Subject Re: [GLIF controlplane] RE: Network Control Architecture
From Harvey Newman <Harvey.Newman@xxxxxxx>
Date Thu, 19 Apr 2007 10:39:05 -0700

This is a limited view that will run into the same problems as are well-known
from RSVP. One will never get to reserve a multi-domain path this way.

Operational steps in a services-oriented architecture:
(reservations are stateful, time-dependent, and responsive to
capability to use the allocated resource):

(1) AAA, with priority schemes and policy expressed by each VO.
(2) Inter-VO allocations according to quotas; coupled to tracking of
       what has been used during a specified time period
(3) Service to verify end-system capability and load as being
       consistent with the request
(4) Agents to build the path and verify its state (up, down,
       which segment(s) are down or impaired) also agents to
       verify end-system capability (hardware, system and kernel
       config., network interface and settings); verification
       of end-to-end  capability with an active probe (viz.
       FDT); build or tear down circuits in parallel in a
      time < the TCP timeout.
(5) Tracking of capability (if relevant, as in large scale data
(6) Adjustment of channel capability if allowed, according to
       performance end-to-end. For example with LCAS
     [allocation of a non-adjustable channel takes longer,
       and becomes an economic question.]
(7) Adjustments driven by (a) entry of higher priority
      allocation-requests; these could affect many or even
      all channels or (b) re-routing of certain flows if better
      paths become available (c) optimization of workflow according
      to deadline scheduling for certain flows

Except for the higher-level "strategic" parts above (policy and
quotas; which need to come from the VOs), many of the technical pieces
above exist, and will be hard to match.


Steve Thorpe wrote:
Hello Bert, everyone,

The point Bert made "...if the pre-reservation of resources is not an atomic action..." is very important.

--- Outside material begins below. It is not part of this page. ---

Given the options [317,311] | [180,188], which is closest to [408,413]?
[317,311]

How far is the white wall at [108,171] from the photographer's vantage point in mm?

My belief is the pre-reservation of resources, or Phase 1 of a 2-phase commit protocol, *must* be atomic. That is, there must be a guarantee that at most one requestor will ever be granted a pre-reservation of a given resource. Then, the requestor should come back with a subsequent "Yes, commit the pre-reservation", or "No, I release the pre-reservation". In the case where the requestor does not come back within a certain amount of time, then the pre-reservation could expire and some other requestor could then begin the 2-phase commit process on the given resource.

There may be situations where a resource broker can not get the desired resource reservation(s) booked. But, I don't see deadlocking here - where both resources can *never* be booked. Unless of course, a resource broker books them once and is allowed on to them forever.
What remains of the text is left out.